— start Records for this task —

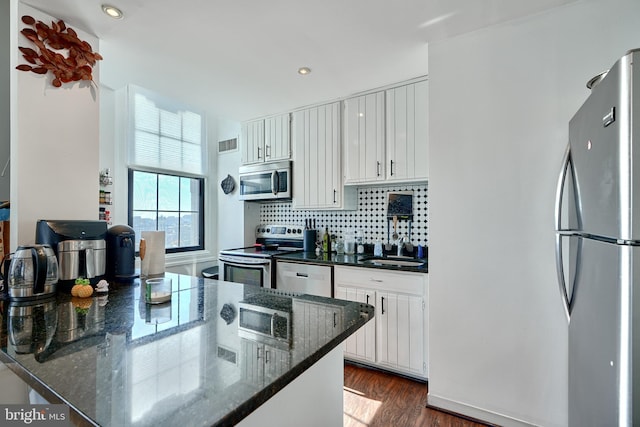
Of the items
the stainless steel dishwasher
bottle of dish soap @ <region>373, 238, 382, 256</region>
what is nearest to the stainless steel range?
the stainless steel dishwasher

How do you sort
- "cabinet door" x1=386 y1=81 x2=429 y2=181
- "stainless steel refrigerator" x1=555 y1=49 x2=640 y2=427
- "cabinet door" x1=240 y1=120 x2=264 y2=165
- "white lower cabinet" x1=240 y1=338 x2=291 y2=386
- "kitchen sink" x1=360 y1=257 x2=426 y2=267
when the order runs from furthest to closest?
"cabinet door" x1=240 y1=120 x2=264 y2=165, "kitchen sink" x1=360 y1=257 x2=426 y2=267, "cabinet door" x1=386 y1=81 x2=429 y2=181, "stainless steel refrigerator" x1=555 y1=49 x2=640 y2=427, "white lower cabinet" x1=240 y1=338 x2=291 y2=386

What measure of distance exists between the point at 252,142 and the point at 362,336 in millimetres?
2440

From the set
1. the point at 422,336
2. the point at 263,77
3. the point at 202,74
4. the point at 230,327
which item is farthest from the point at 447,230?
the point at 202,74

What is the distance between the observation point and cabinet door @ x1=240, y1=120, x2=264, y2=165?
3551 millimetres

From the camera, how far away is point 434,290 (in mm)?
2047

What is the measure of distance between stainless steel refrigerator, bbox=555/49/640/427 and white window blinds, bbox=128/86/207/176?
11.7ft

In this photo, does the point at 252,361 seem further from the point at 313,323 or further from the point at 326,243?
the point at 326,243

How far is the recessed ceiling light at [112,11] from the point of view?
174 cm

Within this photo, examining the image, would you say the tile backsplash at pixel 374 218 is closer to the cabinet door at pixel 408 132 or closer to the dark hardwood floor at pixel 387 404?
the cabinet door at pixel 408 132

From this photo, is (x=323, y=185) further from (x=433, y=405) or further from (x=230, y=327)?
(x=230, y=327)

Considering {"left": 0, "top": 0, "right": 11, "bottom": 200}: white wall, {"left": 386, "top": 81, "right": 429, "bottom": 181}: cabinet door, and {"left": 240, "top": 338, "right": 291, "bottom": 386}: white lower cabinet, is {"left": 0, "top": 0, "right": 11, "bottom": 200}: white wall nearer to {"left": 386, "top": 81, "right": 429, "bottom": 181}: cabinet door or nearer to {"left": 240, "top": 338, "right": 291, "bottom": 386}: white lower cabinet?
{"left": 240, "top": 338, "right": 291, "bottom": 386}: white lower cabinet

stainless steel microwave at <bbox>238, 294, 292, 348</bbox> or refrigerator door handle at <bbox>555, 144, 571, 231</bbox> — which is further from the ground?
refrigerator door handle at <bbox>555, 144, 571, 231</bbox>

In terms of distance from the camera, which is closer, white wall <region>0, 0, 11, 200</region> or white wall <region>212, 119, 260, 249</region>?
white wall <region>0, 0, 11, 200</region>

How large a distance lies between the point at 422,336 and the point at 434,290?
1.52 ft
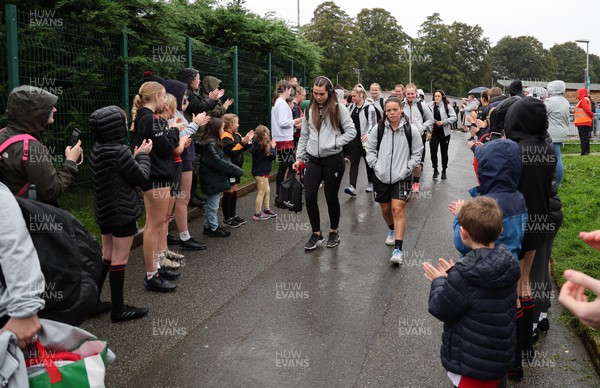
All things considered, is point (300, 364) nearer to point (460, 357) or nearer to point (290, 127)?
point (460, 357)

— end Records for this task —

_Aim:_ Copy out every row above verbatim, leaving out the pictures.

_Full response:_
Of the items
the stainless steel dishwasher
bottle of dish soap @ <region>373, 238, 382, 256</region>
what is nearest to the stainless steel range?
the stainless steel dishwasher

How do you sort
- "cabinet door" x1=386 y1=81 x2=429 y2=181
- "stainless steel refrigerator" x1=555 y1=49 x2=640 y2=427
- "cabinet door" x1=240 y1=120 x2=264 y2=165
- "white lower cabinet" x1=240 y1=338 x2=291 y2=386
- "kitchen sink" x1=360 y1=257 x2=426 y2=267
when the order runs from furthest to closest?
"cabinet door" x1=240 y1=120 x2=264 y2=165, "kitchen sink" x1=360 y1=257 x2=426 y2=267, "cabinet door" x1=386 y1=81 x2=429 y2=181, "stainless steel refrigerator" x1=555 y1=49 x2=640 y2=427, "white lower cabinet" x1=240 y1=338 x2=291 y2=386

What measure of distance exists between the point at 252,142 and the point at 362,336 in millimetres?
2440

From the set
1. the point at 422,336
2. the point at 263,77
3. the point at 202,74
4. the point at 230,327
which item is farthest from the point at 447,230?
the point at 202,74

What is the distance between the observation point and cabinet door @ x1=240, y1=120, x2=264, y2=165?
3551 millimetres

From the camera, how far away is point 434,290 (in mm)?
2047

What is the measure of distance between stainless steel refrigerator, bbox=555/49/640/427 and white window blinds, bbox=128/86/207/176?
11.7ft

In this photo, does the point at 252,361 seem further from the point at 313,323 or further from the point at 326,243?
the point at 326,243

How far is the recessed ceiling light at [112,11] from the point of view?
174 cm

Within this photo, examining the image, would you say the tile backsplash at pixel 374 218 is closer to the cabinet door at pixel 408 132 or closer to the dark hardwood floor at pixel 387 404?
the cabinet door at pixel 408 132

From this photo, is (x=323, y=185) further from (x=433, y=405) or further from (x=230, y=327)?
(x=230, y=327)

Considering {"left": 0, "top": 0, "right": 11, "bottom": 200}: white wall, {"left": 386, "top": 81, "right": 429, "bottom": 181}: cabinet door, and {"left": 240, "top": 338, "right": 291, "bottom": 386}: white lower cabinet, is {"left": 0, "top": 0, "right": 11, "bottom": 200}: white wall nearer to {"left": 386, "top": 81, "right": 429, "bottom": 181}: cabinet door or nearer to {"left": 240, "top": 338, "right": 291, "bottom": 386}: white lower cabinet?
{"left": 240, "top": 338, "right": 291, "bottom": 386}: white lower cabinet

stainless steel microwave at <bbox>238, 294, 292, 348</bbox> or refrigerator door handle at <bbox>555, 144, 571, 231</bbox> — which is further from the ground?
refrigerator door handle at <bbox>555, 144, 571, 231</bbox>

In terms of distance from the camera, which is closer, white wall <region>0, 0, 11, 200</region> or white wall <region>212, 119, 260, 249</region>?
white wall <region>0, 0, 11, 200</region>

How large a distance lies between the point at 422,336 and the point at 434,290?
1.52 ft
All things considered, is point (300, 364) nearer to point (460, 357) or nearer to point (290, 127)?
point (460, 357)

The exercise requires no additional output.